Surabaya, Akuratnews.com - Dugaan hilangnya barang bukti (BB) sabu seberat 11 kilogram (kg), diklarifikasi oleh Sat Resnarkoba Polrestabes Surabaya.

Dalam klarifikasi yang disampaikan melalui Wakasat Resnarkoba Polrestabes Surabaya, Kompol Heru Dwi, dijelaskan saat penangkapan Agus, polisi juga menelusuri jaringan lainnya hingga turut mengungkap dua tersangka yakni Riki Reinnaldi dan Nur Cholis. Sementara Riki dan Nur ditembak mati karena melawan petugas.

"Satu orang petugas kami mengalami luka sabetan benda tajam di bagian lengan," ungkapnya, di Mapolrestabes Surabaya, Rabu (7/4).

Heru juga menjelaskan, masing-masing pelaku dibuatkan Laporan Polisi (LP) berbeda, karena tempat penangkapan, waktu, dan pasal yang disangkakan tidak sama.

"Ada yang membawa, atau memiliki, bergantung beratnya juga beda," jelas dia.

"Sebanyak 21 kilogram sabu-sabu itu bukan hasil dari satu penangkapan. Yang 10 kilogram dari Agus, 10 kilogram dari Riki, dan 1 kilogram sisanya dari Nur," imbuhnya.

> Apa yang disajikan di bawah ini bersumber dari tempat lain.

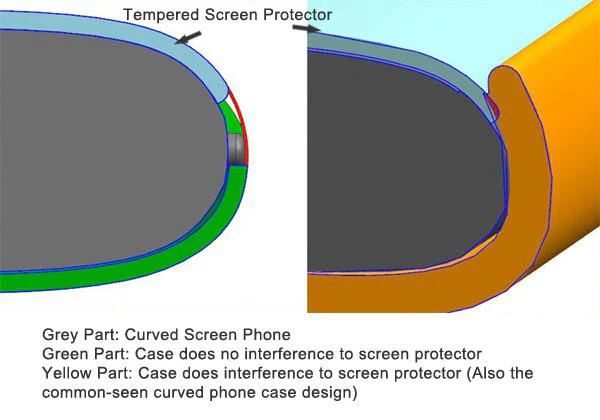 Tempered Screen Protector

Grey Part: Curved Screen Phone
Green Part: Case does no interference to screen protector
Yellow Part: Case does interference to screen protector (Also the common-seen curved phone case design)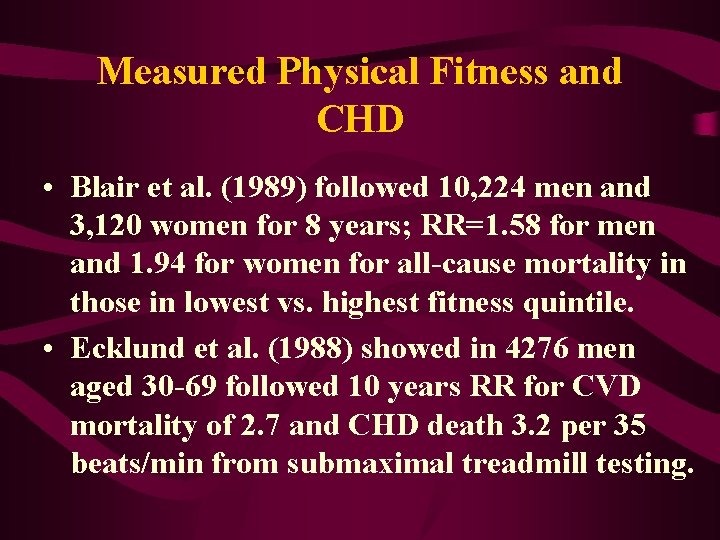 Measured Physical Fitness and CHD

• Blair et al. (1989) followed 10,224 men and 3,120 women for 8 years; RR=1.58 for men and 1.94 for women for all-cause mortality in those in lowest vs. highest fitness quintile.

• Ecklund et al. (1988) showed in 4276 men aged 30-69 followed 10 years RR for CVD mortality of 2.7 and CHD death 3.2 per 35 beats/min from submaximal treadmill testing.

Diakhir konfrensi persnya, Heru menegaskan, bahwa pihaknya bisa mempertanggungjawabkan setiap barang bukti narkoba.

"Tidak ada satu gram pun narkotika yang tidak bisa kami pertanggung jawabkan. Seluruh barang bukti juga sudah dimusnahkan, sesuai dengan berita acara pemusnahan pada 26 Oktober 2020," tegas Heru.